Knowledge, Attitude, and Practice Towards Sexually Transmitted Infections Among Women of Reproductive Age in an Urban Community Health Centre in Indonesia

The Open Public Health Journal 22 Feb 2023 RESEARCH ARTICLE DOI: 10.2174/18749445-v16-e230111-2022-182



Sexually transmitted infections (STIs), an emerging public health burden, are increasing due to a lack of understanding about their prevention.

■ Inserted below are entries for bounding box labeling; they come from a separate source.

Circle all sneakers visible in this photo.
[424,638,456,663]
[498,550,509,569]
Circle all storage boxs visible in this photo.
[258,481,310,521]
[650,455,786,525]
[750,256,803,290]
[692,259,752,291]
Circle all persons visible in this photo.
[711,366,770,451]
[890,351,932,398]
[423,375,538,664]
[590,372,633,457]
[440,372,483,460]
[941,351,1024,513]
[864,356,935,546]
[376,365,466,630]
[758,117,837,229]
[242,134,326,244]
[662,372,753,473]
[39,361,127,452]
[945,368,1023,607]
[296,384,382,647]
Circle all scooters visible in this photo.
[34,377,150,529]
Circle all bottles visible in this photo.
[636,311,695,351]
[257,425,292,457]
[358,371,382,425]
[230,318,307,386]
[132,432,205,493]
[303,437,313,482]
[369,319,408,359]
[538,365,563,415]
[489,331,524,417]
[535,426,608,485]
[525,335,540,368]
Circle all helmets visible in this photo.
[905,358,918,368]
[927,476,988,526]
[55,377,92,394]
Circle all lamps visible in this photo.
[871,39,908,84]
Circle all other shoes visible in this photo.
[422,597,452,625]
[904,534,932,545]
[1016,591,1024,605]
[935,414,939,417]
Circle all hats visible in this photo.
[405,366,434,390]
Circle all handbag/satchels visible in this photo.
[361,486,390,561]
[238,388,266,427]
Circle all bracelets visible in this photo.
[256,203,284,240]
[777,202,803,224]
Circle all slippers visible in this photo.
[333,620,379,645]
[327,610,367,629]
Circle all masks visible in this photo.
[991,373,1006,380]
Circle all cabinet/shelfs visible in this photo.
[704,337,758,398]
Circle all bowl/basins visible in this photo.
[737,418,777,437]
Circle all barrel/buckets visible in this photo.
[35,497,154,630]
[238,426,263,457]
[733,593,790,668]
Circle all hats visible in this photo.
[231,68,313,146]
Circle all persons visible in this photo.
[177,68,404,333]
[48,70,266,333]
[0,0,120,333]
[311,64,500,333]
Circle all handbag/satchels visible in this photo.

To understand the association between STI-related knowledge, attitudes, and practices (KAP) among women of reproductive age in an urban community health centre in Jakarta, Indonesia.

Material and Methods:

A cross-sectional study and consecutive sampling technique were employed on 50 women using a structured, self-administered questionnaire. All data were analysed using Spearman’s rank correlation, χ2, or Fisher’s exact test to test the hypothesis.


Encountered women had an average age of 26.80 ± 4.64 years, were married (74%), primiparous (46%), and with a high level of education (88%). The median scores for attitude and knowledge were 76.90 and 79.20, respectively, and there was a moderate correlation between these scores (ρ=0.482, p<0.001). Overall, 84% of individuals had good knowledge, and 88% of respondents had a positive attitude. Practical insight was moderate, with the rate of abstinence, using condoms, suggesting condoms, and stigmatising persons with HIV/AIDS being 54%, 32%, 2%, and 36%, respectively. Education level was a significant predictor of knowledge, and women’s attitudes toward STIs were associated with their knowledge (OR 7.80, p=0.044). There was no relationship between socio-demographic profiles and the KAP of STIs. Knowledge and attitude did not contribute significantly towards abstinence, using condoms, suggesting condoms, and HIV/AIDS-related stigmatisation due to the complexity of practice actualisation related to theories of planned behaviour.


STI-related knowledge and attitude correlate well, but this study found that neither predicts STI-related practice.

Keywords: Attitude, Knowledge, Practice, Women of reproductive age, Sexually transmitted infection, Stigma, Urban community, Primary care, Community health centre, Socio-demographic characteristics.